The Thief: A Jew Or A Gentile?

Many have sought to answer the question of whether the thief was a Jew or a gentile (non-Jew).  It may seem at first glance to be somewhat of an irrelevancy, but it turns out to have great significance.  To the question then: was the thief a Jew? At the feast it had become tradition for the governor, who constantly sought to placate the rebellious Jews, to release a Jewish prisoner to them.  When Pilate asked the crowd of Jews that was gathered before him, he only lists two prisoners, Jesus and Barabbas (Mt 27:15-16). The absence of either thief from Pilate’s offer is quite remarkable if there were, in fact, Jews.  Barabbas was a murderer: surely, the crowd would desire to release a thief rather than a murderer? The absence of the thieves from the governor’s offer is confirmation of what we must have already surmised–the thieves were both gentiles.  

Why is it so important that the thief on the cross was a gentile?  If the thief on the cross was not a gentile, then we know that the circumcision made with had was not in the thief–he had never been circumcised.  We also know that when the thief came to the Lord Jesus with his petition that afterwards he did not have any opportunity to be circumcised because the entirety of his walk as a Christian would be lived out on the tree.  Therefore, we conclude that circumcision does not confer the grace of God to any man in and of itself. 

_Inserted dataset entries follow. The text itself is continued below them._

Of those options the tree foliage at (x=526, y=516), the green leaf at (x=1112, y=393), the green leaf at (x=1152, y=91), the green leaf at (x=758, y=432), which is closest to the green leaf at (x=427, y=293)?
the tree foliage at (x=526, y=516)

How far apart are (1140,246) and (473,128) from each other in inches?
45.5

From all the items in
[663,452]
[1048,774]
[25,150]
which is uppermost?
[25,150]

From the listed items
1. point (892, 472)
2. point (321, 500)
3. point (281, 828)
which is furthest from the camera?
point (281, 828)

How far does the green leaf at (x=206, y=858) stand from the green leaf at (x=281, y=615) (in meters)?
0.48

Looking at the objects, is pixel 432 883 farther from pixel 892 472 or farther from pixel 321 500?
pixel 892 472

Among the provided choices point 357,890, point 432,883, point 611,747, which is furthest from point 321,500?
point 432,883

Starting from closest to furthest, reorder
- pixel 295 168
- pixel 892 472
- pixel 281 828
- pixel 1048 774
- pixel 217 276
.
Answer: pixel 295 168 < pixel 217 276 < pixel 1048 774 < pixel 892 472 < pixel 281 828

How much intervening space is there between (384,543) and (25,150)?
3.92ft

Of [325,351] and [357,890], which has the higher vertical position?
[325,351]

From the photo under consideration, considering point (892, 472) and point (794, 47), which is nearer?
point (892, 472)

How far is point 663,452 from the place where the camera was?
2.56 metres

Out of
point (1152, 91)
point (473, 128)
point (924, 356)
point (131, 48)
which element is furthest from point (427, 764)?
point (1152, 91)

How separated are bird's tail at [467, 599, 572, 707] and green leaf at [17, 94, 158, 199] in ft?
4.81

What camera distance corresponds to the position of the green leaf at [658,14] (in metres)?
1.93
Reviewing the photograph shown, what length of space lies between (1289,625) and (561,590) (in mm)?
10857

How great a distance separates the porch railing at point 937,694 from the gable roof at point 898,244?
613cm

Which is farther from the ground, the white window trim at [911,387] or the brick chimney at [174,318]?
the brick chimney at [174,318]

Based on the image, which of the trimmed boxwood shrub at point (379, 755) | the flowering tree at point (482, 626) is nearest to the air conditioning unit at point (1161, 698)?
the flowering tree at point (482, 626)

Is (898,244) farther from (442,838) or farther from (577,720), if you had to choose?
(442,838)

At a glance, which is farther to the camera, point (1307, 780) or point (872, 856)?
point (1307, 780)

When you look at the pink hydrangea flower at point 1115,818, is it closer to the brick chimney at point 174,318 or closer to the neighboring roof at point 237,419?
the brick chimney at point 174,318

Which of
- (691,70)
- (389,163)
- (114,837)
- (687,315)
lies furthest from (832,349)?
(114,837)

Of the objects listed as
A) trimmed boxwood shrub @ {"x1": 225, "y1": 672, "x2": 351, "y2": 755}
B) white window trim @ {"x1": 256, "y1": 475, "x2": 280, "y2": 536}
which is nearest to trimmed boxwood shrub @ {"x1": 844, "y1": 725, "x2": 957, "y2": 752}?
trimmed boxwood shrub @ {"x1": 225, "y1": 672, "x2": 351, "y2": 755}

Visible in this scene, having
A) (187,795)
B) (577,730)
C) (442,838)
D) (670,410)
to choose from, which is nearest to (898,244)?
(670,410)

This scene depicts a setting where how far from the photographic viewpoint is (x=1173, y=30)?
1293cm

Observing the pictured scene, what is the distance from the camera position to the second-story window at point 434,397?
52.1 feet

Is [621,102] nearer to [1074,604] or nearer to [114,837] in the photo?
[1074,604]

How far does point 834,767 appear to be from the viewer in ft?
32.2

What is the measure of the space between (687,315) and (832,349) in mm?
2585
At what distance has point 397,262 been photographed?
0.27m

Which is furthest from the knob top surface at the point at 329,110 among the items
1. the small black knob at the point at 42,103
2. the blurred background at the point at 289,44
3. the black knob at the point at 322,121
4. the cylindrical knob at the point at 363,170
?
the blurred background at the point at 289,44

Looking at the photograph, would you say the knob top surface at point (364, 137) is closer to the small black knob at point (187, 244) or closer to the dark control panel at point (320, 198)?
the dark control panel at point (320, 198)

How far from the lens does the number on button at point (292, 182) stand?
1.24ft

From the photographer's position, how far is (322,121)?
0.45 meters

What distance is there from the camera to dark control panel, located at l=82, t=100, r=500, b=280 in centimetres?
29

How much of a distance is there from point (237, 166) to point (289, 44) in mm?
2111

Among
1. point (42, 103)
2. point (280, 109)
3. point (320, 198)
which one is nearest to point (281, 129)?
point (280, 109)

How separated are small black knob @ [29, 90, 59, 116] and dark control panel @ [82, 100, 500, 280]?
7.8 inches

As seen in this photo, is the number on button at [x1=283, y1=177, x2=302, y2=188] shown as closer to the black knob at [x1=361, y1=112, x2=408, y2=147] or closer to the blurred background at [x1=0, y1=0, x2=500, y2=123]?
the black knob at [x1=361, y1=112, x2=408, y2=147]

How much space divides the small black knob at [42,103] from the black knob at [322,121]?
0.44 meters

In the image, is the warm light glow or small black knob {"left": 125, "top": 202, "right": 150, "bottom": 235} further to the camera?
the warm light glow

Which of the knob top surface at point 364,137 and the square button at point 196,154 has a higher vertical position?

Thomas Aquinas teaches that original sin is remitted in circumcision (ST III 70).  His position quite plainly instructs that the work of circumcision indeed transmits grace ex opere operato.  Insofar as anyone accepts the writing of Thomas Aquinas, they teach that circumcision is a Sacrament.  How can it be, then, that Paul, not one or twice, but three times, says that circumcision is nothing (1 Cor 7:19, Rom 2:25-29, Gal 5:3)?  If circumcision imparts salvation by grace, then we could hardly accept what Paul is teaching in Corinthians or Romans or Galatians! The thief on the cross helps us to see clearly again: he was uncircumcised and was not able to accomplish circumcision before he went to be with the Lord in Paradise.  This confirms for us what the Apostles taught in Acts when a dispute arose concerning circumcision (Acts 15:5). A certain sect claimed that it was necessary to be circumcised to be saved by Jesus. The conclusion of the matter is that a letter to all the churches reads thus: “we gave no such commandment” (Acts 15:24).